W naszej podróży przez krainę Wyobrażeniowości docieramy dziś do punktu, który rzuca światło na problemat wiedzy i istotę tego, o co chodzi w tym, co tak bezrefleksyjnie nazywane jest w czasach, w których żyjemy, relacją międzyludzką.

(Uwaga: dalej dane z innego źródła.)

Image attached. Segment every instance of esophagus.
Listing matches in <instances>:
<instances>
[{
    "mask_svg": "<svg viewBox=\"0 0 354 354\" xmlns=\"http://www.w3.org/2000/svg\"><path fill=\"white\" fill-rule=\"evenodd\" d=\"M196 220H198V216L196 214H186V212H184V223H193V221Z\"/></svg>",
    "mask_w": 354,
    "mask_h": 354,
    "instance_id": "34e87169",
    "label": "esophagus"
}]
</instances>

Na początek mój przedmiot szyderstw (tak, tak, przedmiot, nie podmiot), czyli nauki brata Ksawerego Knotza OFMCap, tego, co próbuje zareklamować katolikom życie seksualne (jak gdyby komukolwiek należało je reklamować). Oto co mówi „mój brat w wierze” o dobru w miłości: „jeżeli ja chcę czyjegoś dobra, to nie chcę temu komuś zrobić żadnej krzywdy…”. Nie lepiej jednak poznać to, co jest dobrem dla tego kogoś, a potem dopiero to uskuteczniać? Kto albowiem ma wiedzieć, co jest dobre dla niego? Brat Knotz twierdzi, że czynienie dobra jest sednem relacji miłosnej. Piękne, ale czyjego dobra? Mojego czy twojego, jego czy jej? Jeśli relacja miłosna ma mieć sens, to winno się odpowiadać jej, a nie mojego. W obszarze seksu nic nie gra ze sobą. Jeśli on/ona chce, by trochę go/ją sponiewierać, bo to dobro jego, to…oto cały dylemat. Jego/ją to nie krzywdzi, wprost przeciwnie, co na to „mój brat”? W tym zawiera się cały dylemat kaznodziejstwa – w rzeczywistości twoje dobro, mój partnerze, to nie jest dobro. To co ja wiem o dobrze, to dopiero dobro! Czy powie wszelako nasz kapucyn, że szczęście osobiste i prywatne zadowolenie nie są dobrem? Dziś już nie, mam taką nadzieję, bo mnie jeszcze na katechezie, jeden z pierwszych znanych mi bioetyków wśród duchownych przekonywał, że szczęście i zadowolenie osobiste to dobro nieautentyczne. Zatem czyje dobro w miłości jest realizowane, jeśli staram się olewać zadowolenie mego ukochanego? Ani moje, ani twoje, tylko brata, a może nawet instancji jeszcze wyżej stojącej!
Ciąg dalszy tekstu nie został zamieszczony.